Fig. 1.

The characteristics and functions of HDL from healthy subjects and patients with coronary artery disease (nHDL and dHDL, respectively) and their effects on angiogenesis.(A) The levels of lipid hydroperoxide in nHDL and dHDL. *p < 0.05 (n = 95). (B and C) The correlation between levels of lipid hydroperoxide in dHDL and C reactive protein (CRP) and serum amyloid A (SAA). *p < 0.05 (n = 78). (D) The cholesterol efflux capacities of nHDL and dHDL(100 μg/ml). *p < 0.05 (n = 31). (E) Immunofluorescence assays showing the effects of nHDL and dHDL with or without pretreatment with TNF-α on VCAM-1 expression (n = 6). (F–G) Images and dot plot show that nHDL stimulated endothelial cell (ECs) tube formation. The dHDL had less effect on EC tube formation. Both the ERK1/2 and AKT inhibitors impaired nHDL and dHDL-induced EC tube formation. * vs. control; # vs. nHDL; & vs. dHDL, p < 0.05 (n = 10). (H–I) The image and dot plot show that nHDL promoted angiogenesis in zebrafish. The dHDL had a lower effect on angiogenesis. Both ERK1/2 and AKT inhibitors decreased nHDL and dHDL-induced angiogenesis. * vs. control; # vs. nHDL; & vs. dHDL, p < 0.05 (n = 30). (J–K) Image and dot plot show that nHDL increased EC nitric oxide (NO) production. The dHDL had a lower effect on EC NO production.
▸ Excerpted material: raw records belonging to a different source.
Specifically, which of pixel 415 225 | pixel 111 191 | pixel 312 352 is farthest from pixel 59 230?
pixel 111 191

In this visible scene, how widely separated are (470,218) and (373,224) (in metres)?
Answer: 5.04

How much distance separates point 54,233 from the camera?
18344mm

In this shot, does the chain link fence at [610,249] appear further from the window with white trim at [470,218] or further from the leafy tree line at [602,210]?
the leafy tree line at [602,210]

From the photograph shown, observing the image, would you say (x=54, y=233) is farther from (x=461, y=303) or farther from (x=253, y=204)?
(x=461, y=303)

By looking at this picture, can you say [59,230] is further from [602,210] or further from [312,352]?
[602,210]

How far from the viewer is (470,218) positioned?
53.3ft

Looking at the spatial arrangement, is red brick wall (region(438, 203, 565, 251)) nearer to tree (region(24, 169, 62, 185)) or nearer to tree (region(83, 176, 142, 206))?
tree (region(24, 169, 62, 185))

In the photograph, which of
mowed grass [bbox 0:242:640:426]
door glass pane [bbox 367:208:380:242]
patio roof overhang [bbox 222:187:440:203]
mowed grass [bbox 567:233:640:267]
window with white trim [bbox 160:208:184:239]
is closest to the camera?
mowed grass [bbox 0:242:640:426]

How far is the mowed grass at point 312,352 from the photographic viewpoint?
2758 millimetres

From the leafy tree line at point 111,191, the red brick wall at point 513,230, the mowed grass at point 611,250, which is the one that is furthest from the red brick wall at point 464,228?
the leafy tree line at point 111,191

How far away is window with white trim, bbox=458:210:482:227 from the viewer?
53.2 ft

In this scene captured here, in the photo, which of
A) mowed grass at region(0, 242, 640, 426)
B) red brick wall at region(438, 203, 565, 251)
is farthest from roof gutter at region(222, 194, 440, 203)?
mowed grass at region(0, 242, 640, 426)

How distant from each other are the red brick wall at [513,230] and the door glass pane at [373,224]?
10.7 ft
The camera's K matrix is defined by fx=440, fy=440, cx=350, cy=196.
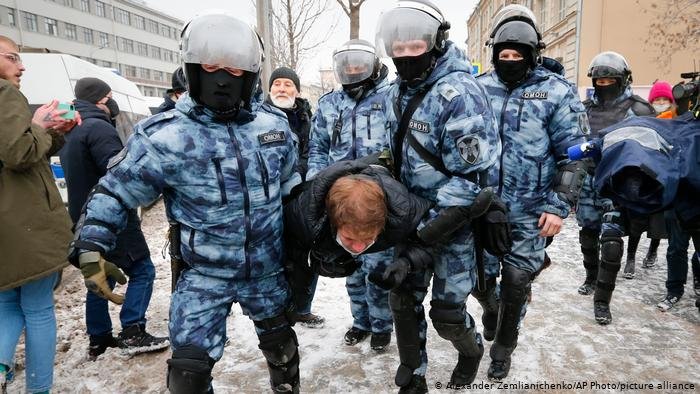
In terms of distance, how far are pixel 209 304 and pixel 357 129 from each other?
1.83 meters

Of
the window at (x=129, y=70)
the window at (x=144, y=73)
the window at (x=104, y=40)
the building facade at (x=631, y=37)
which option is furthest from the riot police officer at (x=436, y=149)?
the window at (x=144, y=73)

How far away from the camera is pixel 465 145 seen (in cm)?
210

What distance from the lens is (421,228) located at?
2.11 metres

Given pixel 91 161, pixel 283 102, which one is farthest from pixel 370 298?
pixel 91 161

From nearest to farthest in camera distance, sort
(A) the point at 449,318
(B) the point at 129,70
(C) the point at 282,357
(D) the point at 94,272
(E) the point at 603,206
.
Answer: (D) the point at 94,272 < (C) the point at 282,357 < (A) the point at 449,318 < (E) the point at 603,206 < (B) the point at 129,70

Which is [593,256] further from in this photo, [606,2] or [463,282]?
[606,2]

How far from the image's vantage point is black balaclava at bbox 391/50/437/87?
7.35 feet

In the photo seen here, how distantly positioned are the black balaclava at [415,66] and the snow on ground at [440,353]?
1.84 meters

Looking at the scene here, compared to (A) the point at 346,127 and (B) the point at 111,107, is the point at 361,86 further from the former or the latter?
(B) the point at 111,107

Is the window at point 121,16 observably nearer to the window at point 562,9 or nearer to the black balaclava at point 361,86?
the window at point 562,9

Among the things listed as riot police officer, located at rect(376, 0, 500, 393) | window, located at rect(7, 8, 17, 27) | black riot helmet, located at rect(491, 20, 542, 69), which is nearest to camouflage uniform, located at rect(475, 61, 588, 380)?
black riot helmet, located at rect(491, 20, 542, 69)

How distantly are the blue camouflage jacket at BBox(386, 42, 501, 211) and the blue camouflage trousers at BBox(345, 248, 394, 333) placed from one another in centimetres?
51

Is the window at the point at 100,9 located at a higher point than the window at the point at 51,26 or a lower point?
higher

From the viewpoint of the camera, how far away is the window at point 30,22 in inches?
1367
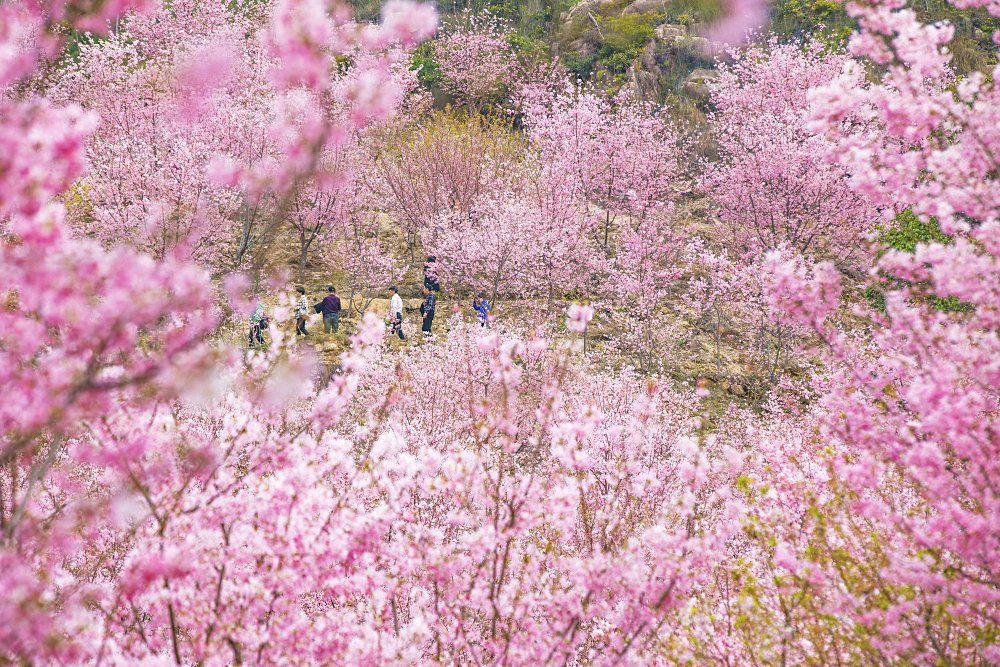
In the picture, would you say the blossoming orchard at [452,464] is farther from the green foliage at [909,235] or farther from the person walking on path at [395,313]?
the person walking on path at [395,313]

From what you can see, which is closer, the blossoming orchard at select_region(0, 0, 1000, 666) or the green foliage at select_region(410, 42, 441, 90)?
the blossoming orchard at select_region(0, 0, 1000, 666)

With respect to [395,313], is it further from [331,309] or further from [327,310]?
[327,310]

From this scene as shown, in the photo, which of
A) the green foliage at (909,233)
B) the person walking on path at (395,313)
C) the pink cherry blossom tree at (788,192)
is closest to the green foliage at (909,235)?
the green foliage at (909,233)

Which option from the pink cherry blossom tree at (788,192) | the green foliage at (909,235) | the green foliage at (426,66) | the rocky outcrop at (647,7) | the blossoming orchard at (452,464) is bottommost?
the blossoming orchard at (452,464)

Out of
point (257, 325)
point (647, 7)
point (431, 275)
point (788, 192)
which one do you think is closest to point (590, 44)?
point (647, 7)

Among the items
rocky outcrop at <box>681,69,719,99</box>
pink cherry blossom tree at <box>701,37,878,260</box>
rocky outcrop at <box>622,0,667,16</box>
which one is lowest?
pink cherry blossom tree at <box>701,37,878,260</box>

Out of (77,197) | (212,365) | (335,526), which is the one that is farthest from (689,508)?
(77,197)

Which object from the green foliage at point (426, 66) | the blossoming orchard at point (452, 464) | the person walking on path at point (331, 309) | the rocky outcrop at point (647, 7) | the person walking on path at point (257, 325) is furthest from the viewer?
the rocky outcrop at point (647, 7)

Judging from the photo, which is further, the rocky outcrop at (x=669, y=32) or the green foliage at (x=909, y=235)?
the rocky outcrop at (x=669, y=32)

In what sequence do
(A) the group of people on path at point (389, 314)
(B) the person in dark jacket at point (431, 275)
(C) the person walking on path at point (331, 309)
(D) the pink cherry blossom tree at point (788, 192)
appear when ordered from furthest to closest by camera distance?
(B) the person in dark jacket at point (431, 275) < (D) the pink cherry blossom tree at point (788, 192) < (C) the person walking on path at point (331, 309) < (A) the group of people on path at point (389, 314)

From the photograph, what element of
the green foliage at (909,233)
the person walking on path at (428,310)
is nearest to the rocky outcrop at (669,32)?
the green foliage at (909,233)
AU, arbitrary units. * vs. control; # vs. nHDL, p < 0.05 (n = 10). (L) The dot plot shows that dHDL, but not nHDL, was enhanced endothelial O_2⁻ generation. l-NAME inhibited dHDL-induced O_2⁻ generation. AU, arbitrary units. * vs. control; # vs. nHDL; & vs. dHDL; ^∧ vs. TNF-α, p < 0.05 (n = 10).